From the Pastor – April 12, 2015

On the evening of that first day of the week, when the doors were locked, where the disciples were, for fear of the Jews, Jesus came and stood in their midst and said to them, “Peace be with you.” When he had said this, he showed them his hands and his side.  The disciples rejoiced when they saw the Lord.  Jesus said to them again, “Peace be with you.” (Jn 20:19-21a)

How do we define peace?  Politically, it can defined  as an “absence of conflict.”  If we are busy at work, it might mean “no interruptions.”  Some parents might equate peace with their kids being asleep or at their grandparents for the night.  Peace happens to some people when their cell phone finally runs out of batteries or when a power outage knocks out the internet and the television.  Oftentimes we actually “seek” peace in different ways.  We can seek it by going to a quiet room, finding a secluded tree in the park, or going on a vacation to the mountains or a quiet island.

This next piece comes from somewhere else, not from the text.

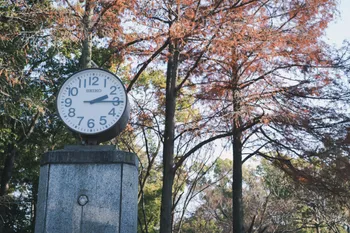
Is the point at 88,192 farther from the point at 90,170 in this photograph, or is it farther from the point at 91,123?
the point at 91,123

So why does Jesus say that He gives us peace “not as the world gives.”  What does He mean?  I guess the obvious thing is that He doesn’t mean it in the ways I’ve described above.  Generally, when Jesus says that something is not “of the world,” then He’s saying it’s from somewhere “out of the world”:  from Heaven.  So what is it about this Heavenly peace?  What makes it different from worldly peace?  The answer can be found in places where earthly peace meets Heavenly peace.  Many of us have gone on spiritual retreats.  We know that this time can be important by allowing us to remove ourselves from the world of distractions and concentrate on the most important things.  But we don’t just retreat from noise into quiet.  We retreat from the temporal world to seek eternity.  The peace of Christ isn’t found by an absence of conflict, interruptions, noise or technology.  The peace of Christ is a gift given to those who seek Christ.

I’ve said it before and I’ll say it again.  The peace of Christ comes from Christ.  And if we want His peace, it’s there waiting for us in the quiet contemplation of Christ in the Blessed Sacrament of the Eucharist.  On Tuesdays from 4:45pm – 5:45pm, Christ is visible in the monstrance for Adoration in in St Stephen Church.  On Thursdays from 7:00am – 8:00am, He is visible for Adoration in St Henry Church.  Before Mass, we can spend some time to experience His peace.  After Mass, we can linger and spend some time to experience His peace.  Over at Holy Name Parish, Christ is present 24/7/365 in the Adoration Chapel on the corner of Palmer and LaSalle Place.

After you’ve tried all the other ways to peace, seek the peace that the world can’t give.  It’s the peace of eternity.  And it’s found in Christ.  And not only is it the peace the world can’t give;  it’s the peace the world can’t take away.